**Your objective**
Copy out every line of the listing below word for word, changing nothing.

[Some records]
>>

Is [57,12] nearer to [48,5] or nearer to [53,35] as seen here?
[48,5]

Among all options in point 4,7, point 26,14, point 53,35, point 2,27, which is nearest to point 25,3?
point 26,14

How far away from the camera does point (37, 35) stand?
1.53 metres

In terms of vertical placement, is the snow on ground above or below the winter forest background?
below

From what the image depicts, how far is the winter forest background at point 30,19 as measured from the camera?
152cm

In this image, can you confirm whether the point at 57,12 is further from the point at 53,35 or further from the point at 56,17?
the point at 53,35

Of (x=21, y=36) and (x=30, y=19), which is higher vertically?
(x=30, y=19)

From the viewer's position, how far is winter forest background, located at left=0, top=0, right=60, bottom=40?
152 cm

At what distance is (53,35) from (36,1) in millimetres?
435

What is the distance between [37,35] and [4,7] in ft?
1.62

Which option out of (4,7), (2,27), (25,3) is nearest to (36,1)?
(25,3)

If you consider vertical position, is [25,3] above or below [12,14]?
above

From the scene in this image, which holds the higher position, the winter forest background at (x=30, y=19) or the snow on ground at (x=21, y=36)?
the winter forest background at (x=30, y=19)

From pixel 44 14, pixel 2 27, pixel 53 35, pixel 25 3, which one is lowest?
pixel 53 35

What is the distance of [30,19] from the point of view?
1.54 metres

<<

**Task solution**
Is [57,12] nearer to [48,5] or nearer to [53,35] as seen here?
[48,5]

Among all options in point 4,7, point 26,14, point 53,35, point 2,27, which is nearest to point 25,3?
point 26,14

How far away from the camera does point (37, 35) stand?
1.53 metres

In terms of vertical placement, is the snow on ground above or below the winter forest background?
below

From what the image depicts, how far is the winter forest background at point 30,19 as measured from the camera?
152cm

In this image, can you confirm whether the point at 57,12 is further from the point at 53,35 or further from the point at 56,17?
the point at 53,35

Of (x=21, y=36) and (x=30, y=19), which is higher vertically?
(x=30, y=19)

From the viewer's position, how far is winter forest background, located at left=0, top=0, right=60, bottom=40?
152 cm

At what distance is (53,35) from (36,1) in millimetres?
435

What is the distance between [37,35] and [4,7] in ft?
1.62

Which option out of (4,7), (2,27), (25,3) is nearest to (36,1)?
(25,3)

If you consider vertical position, is [25,3] above or below [12,14]?
above

From the scene in this image, which holds the higher position, the winter forest background at (x=30, y=19) or the snow on ground at (x=21, y=36)?
the winter forest background at (x=30, y=19)

From pixel 44 14, pixel 2 27, pixel 53 35, pixel 25 3, which one is lowest?
pixel 53 35

What is the distance of [30,19] from the point of view?
1.54 metres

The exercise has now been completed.